● PAGE TEXT
● ● ● ●
Forum Moderators: open

Message Too Old, No Replies

Site slows down during crawl

Can robots.txt prevent googlebot from executing global.asa

         

jgar

10:16 am on Mar 3, 2003 (gmt 0)

10+ Year Member



We use global.asa (ASP) to record certain data in an access database when visitors arrive.

This normally works fine, but when Googlebot crawls the site, it is as if the number of active users climbs significantly, slowing down the site.

In the medium term we will be moving to SQL instead of Access, which should solve the problem.

However, in the short term, is there something we can add to the robots.txt file to prevent global.asa being called when spiders crawl the site?

Thanks for any advice

Jgar

jpjones

10:28 am on Mar 3, 2003 (gmt 0)

10+ Year Member



This thread might want moving over to the Microsoft Related - .NET and ASP forum....

Robots.txt cannot control anything ASP related - all it does is tell robots what files they can access and what they cannot.

Instead, I'd try it this way -

In your global.asa file, check the user agent in the server header to see if it contains the string "Googlebot". If it doesn't, then you assume it's a normal (human) visitor, and process global.asa code as normal.

This check could be also be extended to all the different spiders run by different Search Engines...

HTH,
JP

Krapulator

10:35 am on Mar 3, 2003 (gmt 0)

WebmasterWorld Senior Member 10+ Year Member



What he said!
● ● ● ●
● DATA
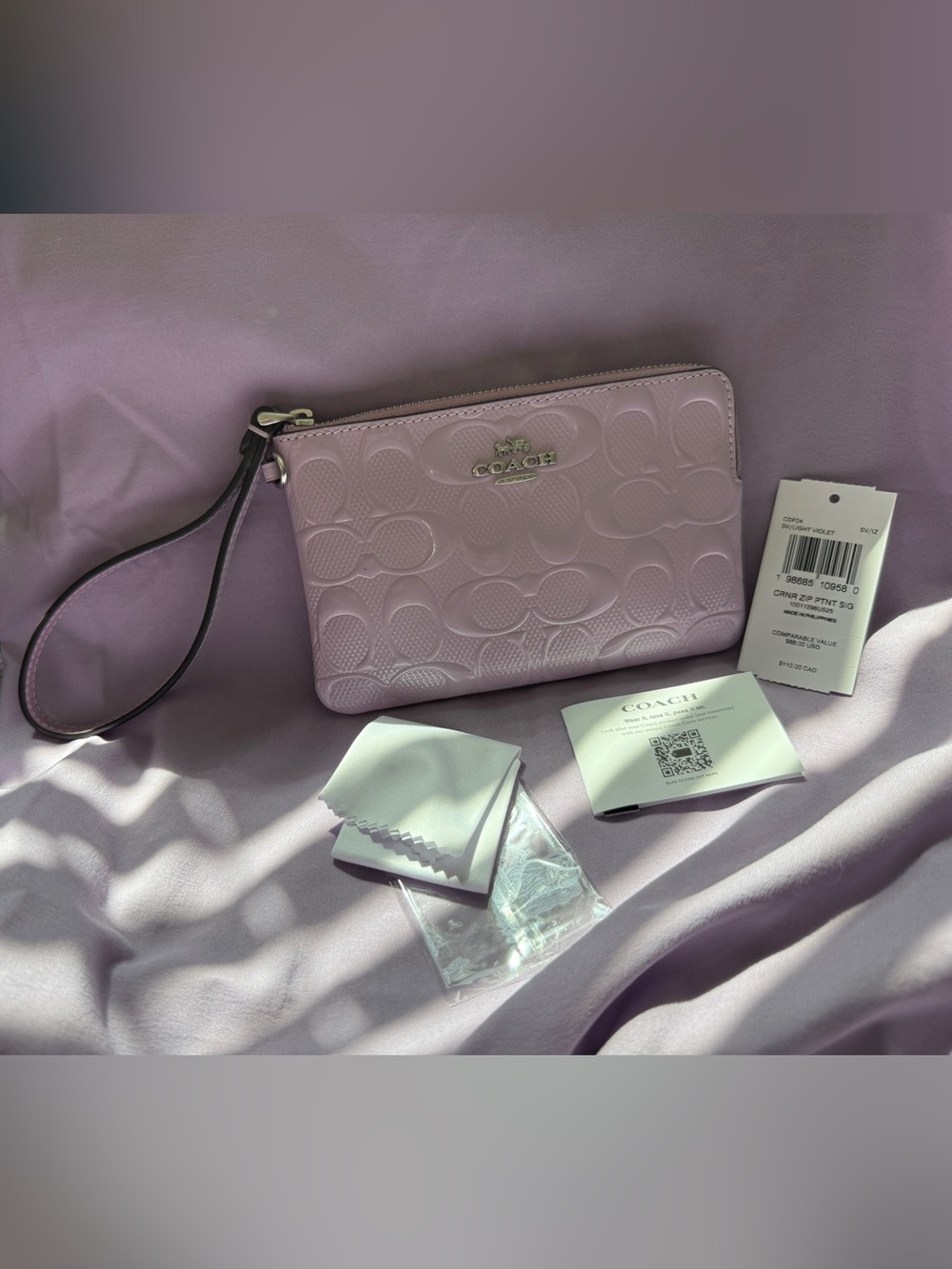 Coach NWT Signature Embossed Wristlet Violet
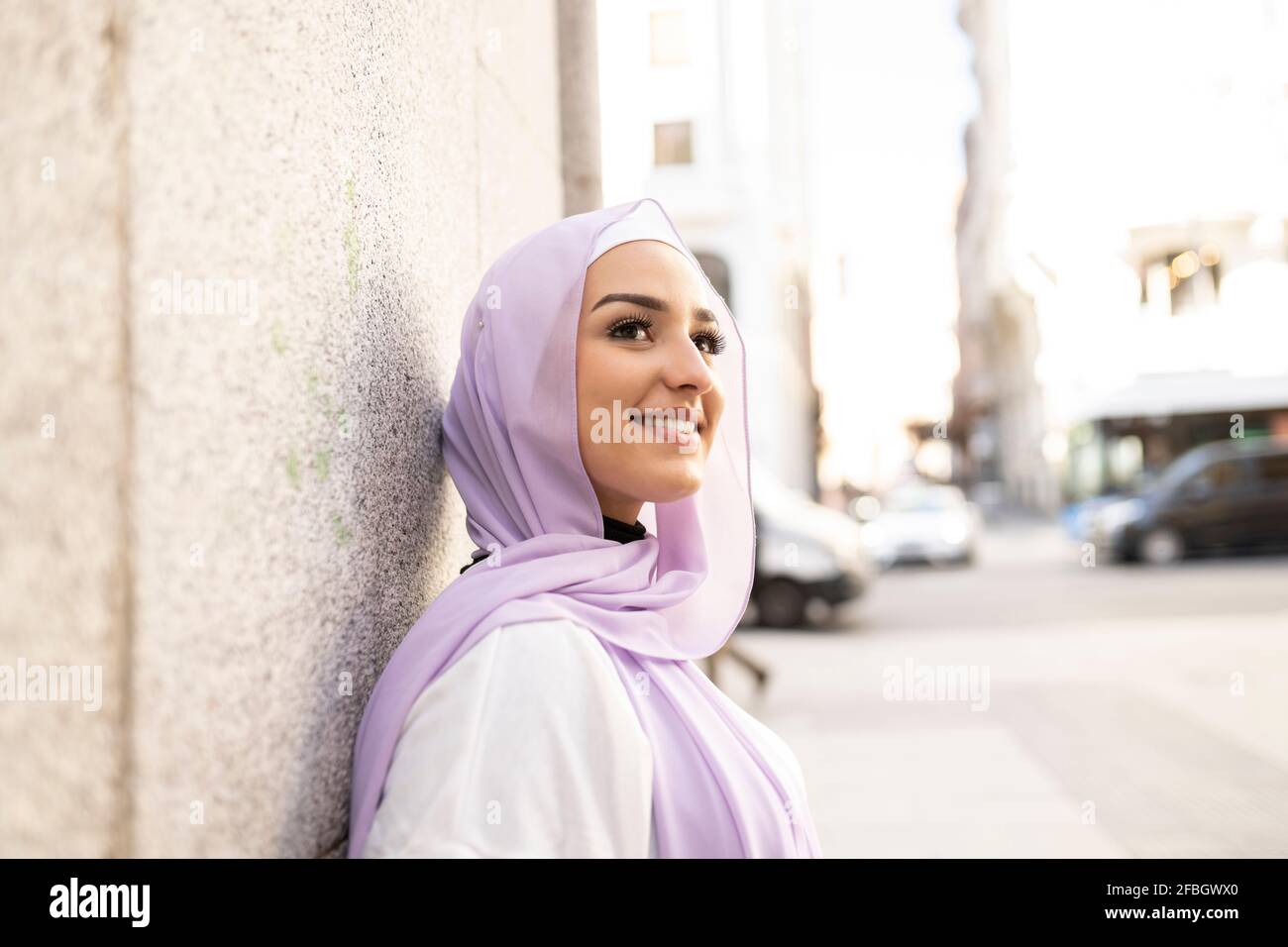 Belle adolescente dans hijab regardant loin tout en se tenant mur en ville Banque D'Images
● ● ● ●
● YOUR OBJECTIVE
In the forum thread about a site slowing down during a crawl, which string does the reply suggest looking for in the user agent?

● ANSWER TO THIS TASK
"Googlebot"